Given text –
# # # # #
INTRODUCTION
T he most logical way to begin a book about the September 11, 2012, attacks in Benghazi, Libya, is to recount the timeline of the murderous assaults that targeted our U.S. special mission and nearby CIA annex. The Obama administration itself has provided a substantial portion of the publicly known version of events about that fateful night, and this outline was later re-crafted in more detail by a State Department–sanctioned review of the attacks. Key elements of the official chronology, however, have since been contradicted by Benghazi victims and witnesses, while particulars provided by the government have been denied by those who were on the ground inside the doomed facilities, calling into question the entire government narrative about what really transpired.
# # # # #
Dataset records –
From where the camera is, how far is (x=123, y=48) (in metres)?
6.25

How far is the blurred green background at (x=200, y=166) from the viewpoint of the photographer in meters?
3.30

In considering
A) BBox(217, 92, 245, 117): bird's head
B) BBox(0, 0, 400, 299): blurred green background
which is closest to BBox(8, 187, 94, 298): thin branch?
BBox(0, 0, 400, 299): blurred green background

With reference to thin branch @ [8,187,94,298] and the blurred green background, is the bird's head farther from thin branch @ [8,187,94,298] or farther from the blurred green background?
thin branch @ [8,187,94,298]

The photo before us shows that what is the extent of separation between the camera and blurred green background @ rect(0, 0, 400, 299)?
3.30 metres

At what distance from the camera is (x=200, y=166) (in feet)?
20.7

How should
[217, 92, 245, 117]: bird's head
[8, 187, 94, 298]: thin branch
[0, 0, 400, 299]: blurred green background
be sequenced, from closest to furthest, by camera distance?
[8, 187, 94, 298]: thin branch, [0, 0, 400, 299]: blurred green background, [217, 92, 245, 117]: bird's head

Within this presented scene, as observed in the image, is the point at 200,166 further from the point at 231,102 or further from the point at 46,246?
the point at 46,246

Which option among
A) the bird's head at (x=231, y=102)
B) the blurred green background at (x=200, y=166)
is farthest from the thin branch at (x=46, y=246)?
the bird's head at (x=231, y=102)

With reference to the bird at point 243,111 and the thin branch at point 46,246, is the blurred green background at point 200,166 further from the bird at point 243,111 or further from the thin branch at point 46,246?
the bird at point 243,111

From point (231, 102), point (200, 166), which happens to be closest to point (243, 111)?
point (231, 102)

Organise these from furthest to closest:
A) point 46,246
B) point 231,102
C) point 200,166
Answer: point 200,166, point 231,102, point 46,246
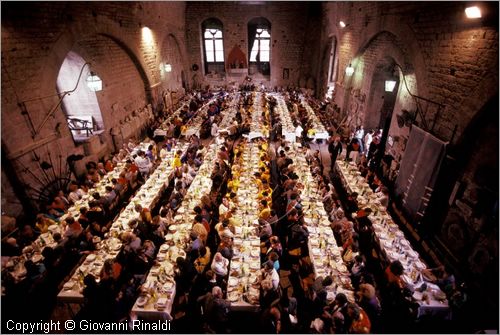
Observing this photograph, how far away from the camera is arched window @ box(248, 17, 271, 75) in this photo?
80.7ft

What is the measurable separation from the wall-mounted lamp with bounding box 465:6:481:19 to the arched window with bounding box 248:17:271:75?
20529mm

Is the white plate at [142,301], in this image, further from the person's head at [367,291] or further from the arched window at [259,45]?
the arched window at [259,45]

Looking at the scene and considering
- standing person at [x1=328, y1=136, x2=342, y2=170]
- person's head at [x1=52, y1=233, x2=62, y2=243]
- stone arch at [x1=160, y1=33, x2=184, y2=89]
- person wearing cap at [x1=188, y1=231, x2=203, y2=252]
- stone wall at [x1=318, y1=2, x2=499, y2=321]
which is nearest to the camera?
stone wall at [x1=318, y1=2, x2=499, y2=321]

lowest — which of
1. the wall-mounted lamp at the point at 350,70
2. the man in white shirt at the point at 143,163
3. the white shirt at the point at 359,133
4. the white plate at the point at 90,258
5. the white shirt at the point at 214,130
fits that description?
the white plate at the point at 90,258

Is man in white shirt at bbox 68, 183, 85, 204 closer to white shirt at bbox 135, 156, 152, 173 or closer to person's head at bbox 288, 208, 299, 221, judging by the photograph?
white shirt at bbox 135, 156, 152, 173

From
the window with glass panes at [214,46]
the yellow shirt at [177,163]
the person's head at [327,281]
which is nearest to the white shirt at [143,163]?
the yellow shirt at [177,163]

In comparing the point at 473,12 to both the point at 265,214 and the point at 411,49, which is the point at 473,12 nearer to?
the point at 411,49

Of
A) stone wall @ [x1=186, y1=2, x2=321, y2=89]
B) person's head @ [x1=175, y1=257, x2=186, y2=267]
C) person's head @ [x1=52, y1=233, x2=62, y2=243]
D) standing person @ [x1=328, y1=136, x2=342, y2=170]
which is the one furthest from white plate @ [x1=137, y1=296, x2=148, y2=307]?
stone wall @ [x1=186, y1=2, x2=321, y2=89]

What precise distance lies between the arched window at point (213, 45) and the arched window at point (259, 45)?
8.80 feet

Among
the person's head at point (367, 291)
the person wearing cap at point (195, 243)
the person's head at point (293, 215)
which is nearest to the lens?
the person's head at point (367, 291)

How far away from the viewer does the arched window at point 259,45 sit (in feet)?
80.7

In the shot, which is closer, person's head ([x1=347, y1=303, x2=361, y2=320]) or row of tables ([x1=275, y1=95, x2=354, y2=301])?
person's head ([x1=347, y1=303, x2=361, y2=320])

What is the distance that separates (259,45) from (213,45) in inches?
165

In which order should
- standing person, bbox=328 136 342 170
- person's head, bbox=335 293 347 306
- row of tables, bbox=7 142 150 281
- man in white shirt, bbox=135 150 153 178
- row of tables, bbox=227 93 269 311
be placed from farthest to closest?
standing person, bbox=328 136 342 170 → man in white shirt, bbox=135 150 153 178 → row of tables, bbox=7 142 150 281 → row of tables, bbox=227 93 269 311 → person's head, bbox=335 293 347 306
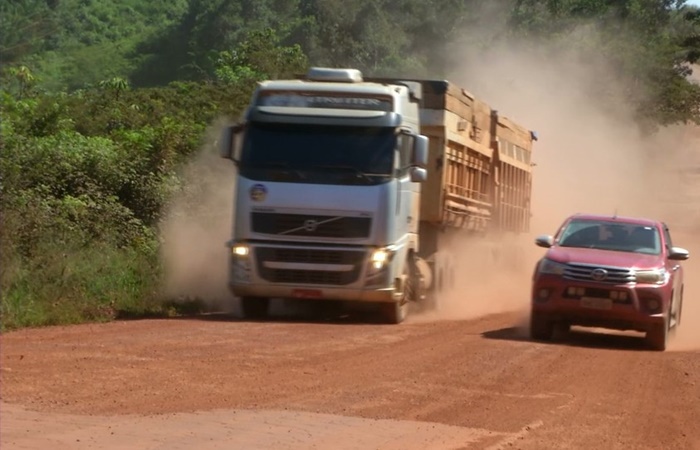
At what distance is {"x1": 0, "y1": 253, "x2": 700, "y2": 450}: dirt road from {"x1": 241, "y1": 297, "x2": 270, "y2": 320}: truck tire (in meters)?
2.10

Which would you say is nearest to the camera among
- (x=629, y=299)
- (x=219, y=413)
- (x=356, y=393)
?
(x=219, y=413)

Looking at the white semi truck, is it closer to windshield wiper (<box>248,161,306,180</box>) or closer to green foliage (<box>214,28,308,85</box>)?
# # # # #
What the exercise asks –
Rewrite the introduction on the Benghazi attacks, starting with "INTRODUCTION" and going on through "what really transpired.", replacing "special mission" with "diplomatic outpost".

Output for this exercise –
INTRODUCTION
T he most logical way to begin a book about the September 11, 2012, attacks in Benghazi, Libya, is to recount the timeline of the murderous assaults that targeted our U.S. diplomatic outpost and nearby CIA annex. The Obama administration itself has provided a substantial portion of the publicly known version of events about that fateful night, and this outline was later re-crafted in more detail by a State Department–sanctioned review of the attacks. Key elements of the official chronology, however, have since been contradicted by Benghazi victims and witnesses, while particulars provided by the government have been denied by those who were on the ground inside the doomed facilities, calling into question the entire government narrative about what really transpired.